DOGMAN e QUERIDO MENINO
Além do prêmio de melhor ator para Marcello Fonte, o último Festival de Cannes concedeu também uma Palm Dog para o elenco canino de DOGMAN. Esse prêmio alternativo é conferido desde 2001 para a melhor interpreta-cão (desculpem!) do festival. Mas no caso do novo filme de Matteo Garrone, a distinção tem um sentido mais amplo, já que toda a dramaturgia lança mão dos cães como metáfora.
Marcello, o humilde e fraco dono de uma pet shop em trecho inóspito da periferia de Roma, é ele próprio um cão submisso e lambedor do brutamontes Simone (Edoardo Pesce). Este, por sua vez, é o pitbull do bairro, onde extorque, espanca e espalha o terror na vizinhança. Um misto de medo e fascinação move Marcello em direção a Simone na rota do tráfico de cocaína, dos roubos e da violência.
Qualquer sinopse de DOGMAN adianta o seu mote principal: a vingança. Uma revanche na qual, mais uma vez, a condição canina será mobilizada. Dois terços da duração do filme se passam na lenta e gradualíssima preparação da virada de Marcello contra seu opressor. A mim pareceu tempo demais e assunto de menos. O roteiro se baseia num fato verídico e se esgota no simples acionamento de um mecanismo de catarse.
Há incongruências na intervenção da polícia e na facilidade com que o vilão cai na cilada final. Em compensação, o estilo seco, duro e ainda assim poético de Garrone (Gomorra, Reality, O Conto dos Contos) sustenta o interesse na maior parte do tempo. Mas o magnetismo se impõe principalmente através das atuações memoráveis de Marcello Fonte e Edoardo Pesce. É bem verdade que boa parte do talento deles parece vir das características físicas, tão adequadas aos papéis de um pequeno cão espavorido e servil, e de uma fera rosnante.

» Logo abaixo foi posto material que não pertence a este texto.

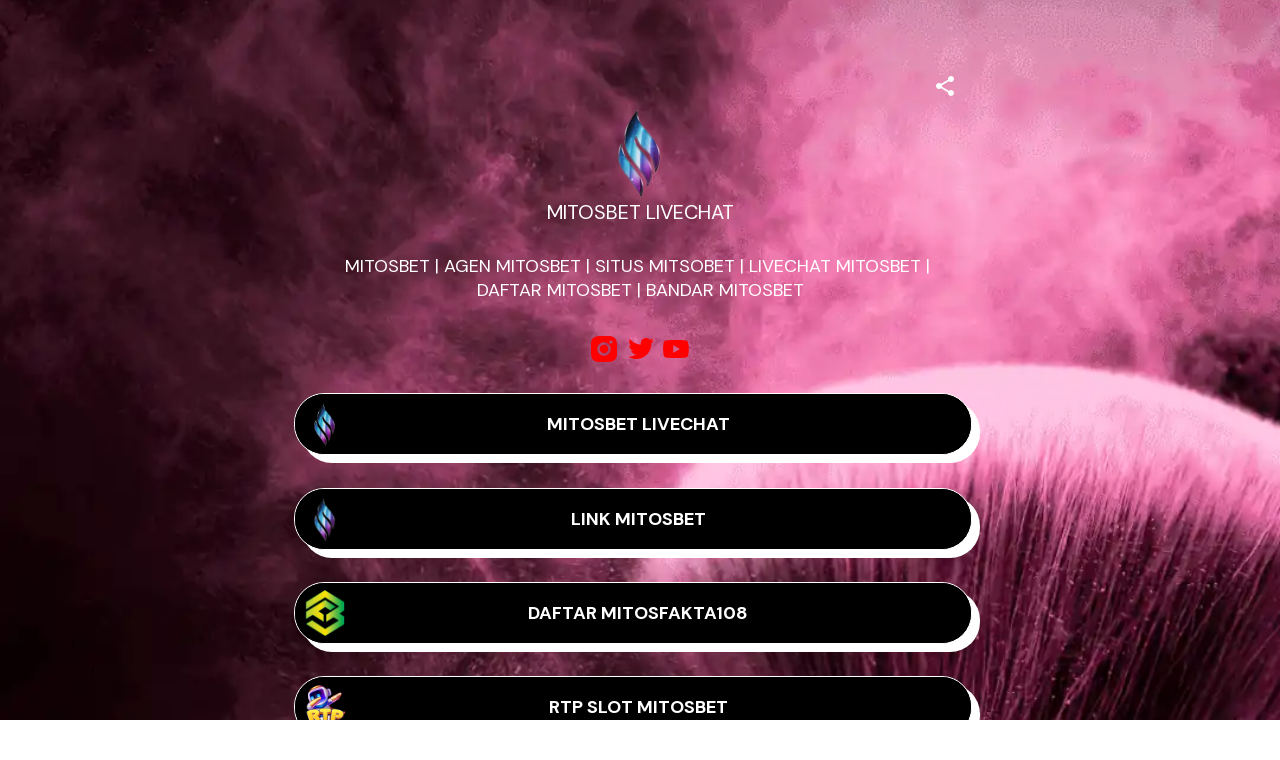

--- FILE ---
content_type: application/javascript; charset=UTF-8
request_url: https://mez.ink/_next/static/chunks/99029.1d43168c68dae68a.js
body_size: 85
content:
"use strict";(self.webpackChunk_N_E=self.webpackChunk_N_E||[]).push([[99029],{99029:(e,c,l)=>{l.r(c),l.d(c,{default:()=>r}),l(14232);var p=l(18153);let r=function(e){var c=e.color,l=e.preview;return(0,p.Y)("svg",{version:"1.1",id:"Layer_1",width:l?"20px":"36px",height:l?"20px":"36px",xmlns:"http://www.w3.org/2000/svg",xmlnsXlink:"http://www.w3.org/1999/xlink",x:"0px",y:"0px",viewBox:"0 0 36 36",xmlSpace:"preserve",children:(0,p.Y)("path",{fill:void 0===c?"black":c,d:"M30.2,11.8c-0.1-0.5-0.4-1-0.8-1.4C29,10,28.5,9.7,28,9.5C26,9,17.9,9,17.9,9s-8,0-10.1,0.5c-0.5,0.1-1,0.4-1.4,0.8 c-0.4,0.4-0.7,0.9-0.8,1.4c-0.7,4.1-0.7,8.4,0,12.5c0.1,0.5,0.4,1.1,0.8,1.5c0.4,0.4,0.9,0.7,1.4,0.8c2,0.5,10.1,0.5,10.1,0.5 s8.1,0,10.1-0.5c0.5-0.2,1-0.4,1.4-0.8c0.4-0.4,0.7-0.9,0.8-1.5C31,20.2,31,16,30.2,11.8L30.2,11.8z M15.2,21.9v-7.7l6.7,3.8 L15.2,21.9z"})})}}}]);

DOGMAN passou bem perto de ser um pequeno estudo sobre a fronteira da covardia com a dignidade. Faltou um ar de grandeza que o projetasse para além da lógica do revide.

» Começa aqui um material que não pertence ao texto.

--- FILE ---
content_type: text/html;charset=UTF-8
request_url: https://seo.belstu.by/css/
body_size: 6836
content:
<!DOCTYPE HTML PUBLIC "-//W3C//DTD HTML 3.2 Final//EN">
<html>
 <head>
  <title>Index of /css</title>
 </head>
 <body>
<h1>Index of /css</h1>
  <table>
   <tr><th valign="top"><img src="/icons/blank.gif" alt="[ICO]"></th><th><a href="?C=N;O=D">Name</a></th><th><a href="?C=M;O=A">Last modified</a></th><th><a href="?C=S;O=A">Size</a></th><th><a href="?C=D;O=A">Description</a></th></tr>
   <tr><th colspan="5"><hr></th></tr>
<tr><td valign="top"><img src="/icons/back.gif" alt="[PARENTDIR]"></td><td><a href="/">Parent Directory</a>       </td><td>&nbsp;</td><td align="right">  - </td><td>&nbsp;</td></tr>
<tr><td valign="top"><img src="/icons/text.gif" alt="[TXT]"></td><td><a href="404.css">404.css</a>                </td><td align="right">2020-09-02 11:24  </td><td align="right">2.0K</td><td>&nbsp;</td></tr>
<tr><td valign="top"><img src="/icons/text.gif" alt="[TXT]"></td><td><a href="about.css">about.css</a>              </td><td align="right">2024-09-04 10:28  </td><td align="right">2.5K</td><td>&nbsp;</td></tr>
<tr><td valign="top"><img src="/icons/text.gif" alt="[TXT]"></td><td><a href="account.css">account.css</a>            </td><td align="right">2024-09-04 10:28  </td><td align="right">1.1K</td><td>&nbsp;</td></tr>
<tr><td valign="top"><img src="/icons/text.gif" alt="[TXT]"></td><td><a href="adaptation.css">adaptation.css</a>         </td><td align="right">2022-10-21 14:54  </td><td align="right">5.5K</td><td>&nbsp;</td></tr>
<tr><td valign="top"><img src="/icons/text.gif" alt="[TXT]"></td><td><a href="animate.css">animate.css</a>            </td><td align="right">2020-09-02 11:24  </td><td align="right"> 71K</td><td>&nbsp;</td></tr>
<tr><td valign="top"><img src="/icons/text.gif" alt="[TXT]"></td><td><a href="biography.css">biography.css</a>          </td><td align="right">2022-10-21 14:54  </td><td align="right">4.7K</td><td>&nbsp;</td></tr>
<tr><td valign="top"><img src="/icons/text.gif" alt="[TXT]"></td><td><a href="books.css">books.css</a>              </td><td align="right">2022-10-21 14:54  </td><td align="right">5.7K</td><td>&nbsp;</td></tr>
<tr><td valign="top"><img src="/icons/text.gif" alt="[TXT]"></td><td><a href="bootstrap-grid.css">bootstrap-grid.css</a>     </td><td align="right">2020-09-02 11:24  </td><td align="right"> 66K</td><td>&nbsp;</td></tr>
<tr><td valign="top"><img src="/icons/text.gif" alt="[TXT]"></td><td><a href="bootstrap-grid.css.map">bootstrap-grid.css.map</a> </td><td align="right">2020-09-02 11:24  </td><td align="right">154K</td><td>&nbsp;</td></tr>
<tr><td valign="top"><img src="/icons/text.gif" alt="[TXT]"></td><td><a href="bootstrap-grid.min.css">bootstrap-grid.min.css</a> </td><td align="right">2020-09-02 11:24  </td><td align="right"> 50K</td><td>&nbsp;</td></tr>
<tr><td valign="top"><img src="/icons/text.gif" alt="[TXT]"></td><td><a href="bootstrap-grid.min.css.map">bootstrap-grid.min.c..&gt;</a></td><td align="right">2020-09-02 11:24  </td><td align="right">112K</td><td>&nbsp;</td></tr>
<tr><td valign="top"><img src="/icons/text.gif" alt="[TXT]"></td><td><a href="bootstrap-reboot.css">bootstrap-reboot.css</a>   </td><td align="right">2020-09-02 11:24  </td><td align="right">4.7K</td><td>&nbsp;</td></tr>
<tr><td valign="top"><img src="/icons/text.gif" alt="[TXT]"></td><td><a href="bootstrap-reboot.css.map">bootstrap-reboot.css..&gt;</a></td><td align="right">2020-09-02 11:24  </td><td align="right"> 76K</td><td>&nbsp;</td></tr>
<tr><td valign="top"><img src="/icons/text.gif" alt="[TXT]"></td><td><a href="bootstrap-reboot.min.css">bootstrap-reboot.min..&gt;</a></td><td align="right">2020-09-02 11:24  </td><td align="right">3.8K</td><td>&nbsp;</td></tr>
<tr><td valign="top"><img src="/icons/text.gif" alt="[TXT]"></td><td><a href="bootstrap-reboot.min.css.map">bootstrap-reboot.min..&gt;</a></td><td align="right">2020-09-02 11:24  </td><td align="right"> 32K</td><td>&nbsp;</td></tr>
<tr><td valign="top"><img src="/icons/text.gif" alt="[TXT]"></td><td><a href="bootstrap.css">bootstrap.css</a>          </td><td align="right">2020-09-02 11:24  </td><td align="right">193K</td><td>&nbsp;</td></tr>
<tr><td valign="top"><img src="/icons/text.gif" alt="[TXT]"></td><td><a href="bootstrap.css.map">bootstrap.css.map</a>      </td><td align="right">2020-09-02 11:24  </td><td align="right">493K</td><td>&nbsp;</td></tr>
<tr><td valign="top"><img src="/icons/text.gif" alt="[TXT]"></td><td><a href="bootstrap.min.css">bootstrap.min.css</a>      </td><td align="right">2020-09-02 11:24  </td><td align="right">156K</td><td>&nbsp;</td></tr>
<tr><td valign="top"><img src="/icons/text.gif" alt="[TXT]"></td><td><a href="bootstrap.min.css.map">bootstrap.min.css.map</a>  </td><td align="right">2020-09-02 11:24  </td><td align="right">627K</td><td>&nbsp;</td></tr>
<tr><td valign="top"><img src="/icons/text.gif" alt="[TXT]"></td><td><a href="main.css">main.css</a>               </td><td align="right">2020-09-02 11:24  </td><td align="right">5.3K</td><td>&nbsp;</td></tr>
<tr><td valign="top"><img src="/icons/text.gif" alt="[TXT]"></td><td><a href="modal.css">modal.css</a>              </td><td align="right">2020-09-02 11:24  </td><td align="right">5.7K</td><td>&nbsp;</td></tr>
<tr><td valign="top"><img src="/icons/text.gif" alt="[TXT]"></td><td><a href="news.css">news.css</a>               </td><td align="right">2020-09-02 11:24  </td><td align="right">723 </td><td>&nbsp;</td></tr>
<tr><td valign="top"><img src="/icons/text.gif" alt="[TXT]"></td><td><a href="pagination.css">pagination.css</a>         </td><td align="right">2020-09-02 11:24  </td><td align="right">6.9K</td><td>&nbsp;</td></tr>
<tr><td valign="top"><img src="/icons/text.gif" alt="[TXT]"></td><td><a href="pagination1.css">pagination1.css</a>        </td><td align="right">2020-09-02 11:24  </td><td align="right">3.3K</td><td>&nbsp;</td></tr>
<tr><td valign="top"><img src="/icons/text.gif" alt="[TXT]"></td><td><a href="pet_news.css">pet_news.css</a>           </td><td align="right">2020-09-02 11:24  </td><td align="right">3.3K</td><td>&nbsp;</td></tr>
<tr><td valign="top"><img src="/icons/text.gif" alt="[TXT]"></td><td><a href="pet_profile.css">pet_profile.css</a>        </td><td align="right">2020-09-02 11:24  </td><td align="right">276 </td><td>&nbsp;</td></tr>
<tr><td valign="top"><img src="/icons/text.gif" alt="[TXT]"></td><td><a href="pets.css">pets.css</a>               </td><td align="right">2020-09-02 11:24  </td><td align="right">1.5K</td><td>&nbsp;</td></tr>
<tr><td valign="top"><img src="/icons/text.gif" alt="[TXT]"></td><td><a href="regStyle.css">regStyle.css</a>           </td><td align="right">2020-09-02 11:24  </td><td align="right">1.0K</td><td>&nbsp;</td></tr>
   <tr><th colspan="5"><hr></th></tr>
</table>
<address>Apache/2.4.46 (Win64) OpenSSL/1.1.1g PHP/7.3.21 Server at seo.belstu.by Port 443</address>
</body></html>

QUERIDO MENINO se baseia nos livros de Nic Sheff e de seu pai, David Sheff. Um dos problemas do filme acaba sendo essa intenção de contemplar os dois pontos de vista, sem que nenhum dos dois dê conta da subjetividade do personagem. Além disso, é de se convir que essa história de um garoto viciado em drogas e o calvário de seu pai para tentar ajudá-lo não traz qualquer insight novo sobre um tema já bastante explorado.
As tentativas de conferir agilidade a uma narrativa extremamente convencional mediante o embaralhamento de tempos parecem artificiais e desnecessárias. Assim, o filme de Felix van Groeningen se apoia somente na boa execução técnica e no desempenho preciso do elenco. Timothée Chalamet usa muito bem a fragilidade física e os recursos corporais e faciais para exprimir a angústia e a ansiedade do drogado. Steve Carell, cada vez mais convincente em papéis dramáticos, não fica atrás.
O título original, “Beautiful Boy”, refere-se à canção que John Lennon compôs para seu filho Sean. Entre a ternura de Lennon e as palavras rascantes de Bukowski – cujo poema é dito por Chalamet durante os créditos finais –, QUERIDO MENINO escolheu o caminho do meio. Não é uma coisa nem outra.
P.S. Os tempos não estão bons para garotos americanos brancos em apuros. Assim como QUERIDO MENINO decepcionou nas bilheterias, outro exemplar do gênero naufragou ainda mais clamorosamente. Foi Ben is Back, de Peter Hedges, em que seu filho, Lucas Hedges, vive menino recém-saído de uma clínica de reabilitação e sacode a vida da mãe, interpretada por Julia Roberts.